Figure 7.

PTB promotes copackaging of oskar mRNA molecules in vivo. In situ hybridization of heterozygous (A,B) and homozygous (C,D) heph¹⁵⁴⁵ late stage 9 egg chambers expressing a UAS-EGFP-osk 3′UTR construct under the control of the mat-α4-tub-Gal4 driver. (A,C) Egg chambers double-stained for EGFP transcripts (red) and DAPI (white). Images A and C were taken using identical settings. (B,D) Egg chambers double-stained for endogenous oskar transcripts (green) and DAPI (white). Endogenous oskar was detected using a probe exclusively covering the coding region. Pictures B and D were taken using identical settings. Bar, 60 μm. (E) Quantification of the in situ hybridization signal detected at the posterior pole of late stage 9 oocytes.
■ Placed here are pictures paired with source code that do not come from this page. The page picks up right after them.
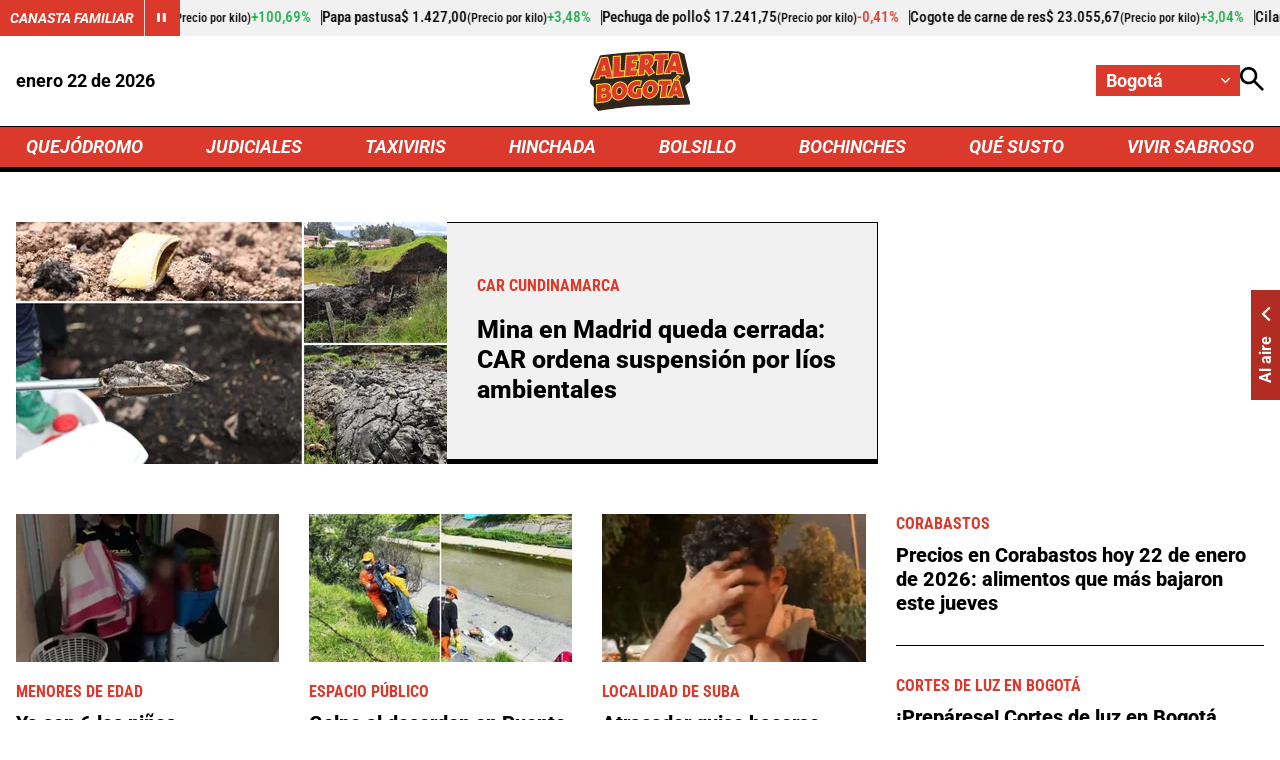

--- FILE ---
content_type: text/html; charset=utf-8
request_url: https://www.google.com/recaptcha/api2/aframe
body_size: 269
content:
<!DOCTYPE HTML><html><head><meta http-equiv="content-type" content="text/html; charset=UTF-8"></head><body><script nonce="jexlaRMR5Bn8VBY7CJR--A">/** Anti-fraud and anti-abuse applications only. See google.com/recaptcha */ try{var clients={'sodar':'https://pagead2.googlesyndication.com/pagead/sodar?'};window.addEventListener("message",function(a){try{if(a.source===window.parent){var b=JSON.parse(a.data);var c=clients[b['id']];if(c){var d=document.createElement('img');d.src=c+b['params']+'&rc='+(localStorage.getItem("rc::a")?sessionStorage.getItem("rc::b"):"");window.document.body.appendChild(d);sessionStorage.setItem("rc::e",parseInt(sessionStorage.getItem("rc::e")||0)+1);localStorage.setItem("rc::h",'1769093427604');}}}catch(b){}});window.parent.postMessage("_grecaptcha_ready", "*");}catch(b){}</script></body></html>

--- FILE ---
content_type: application/javascript; charset=utf-8
request_url: https://fundingchoicesmessages.google.com/f/AGSKWxVnSPbImnX90xpvTKs_r3KHDNBD_R_E1ISdPPm2saxTmobYsN_VbUJ2WFitAE9mcY911x7ZNIQv4oDWP7hcjvPOPeGD6gfSfqPjz1ky4vA9wQoH17jC2PX5lQ7S3QXtZn5R8P5qZ9NLCKLe4_7YlAcdGmGd4_FQuTB4ta9V01aM9UHhYLPhg_YJoi0R/_/main_ad_.au/ads//advertising300x250./adwizard_/ads_min_
body_size: -1289
content:
window['ed64749a-3c5e-46a9-a8d8-48a0fdc80eec'] = true;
Intensity values obtained using ImageJ are expressed as a percentage of control oocytes. (***) P < 0.001 in a Student's t-test. (F) Expression levels of rp49, endogenous oskar, and EGFP-oskar 3′UTR transcripts in both heterozygous and homozygous heph¹⁵⁴⁵ backgrounds, as measured by semiquantitative RT–PCR. (G,H) Electron micrographs of w (G) and heph⁰³⁴²⁹ (H) early stage 9 oocytes hybridized with an oskar antisense probe. oskar mRNA was detected using 10-nm gold particles, and the central region of the oocyte is shown. Note that in heph⁰³⁴²⁹ oocytes, the slightly electron-dense oskar RNP complexes are smaller and more numerous. Bar, 150 nm.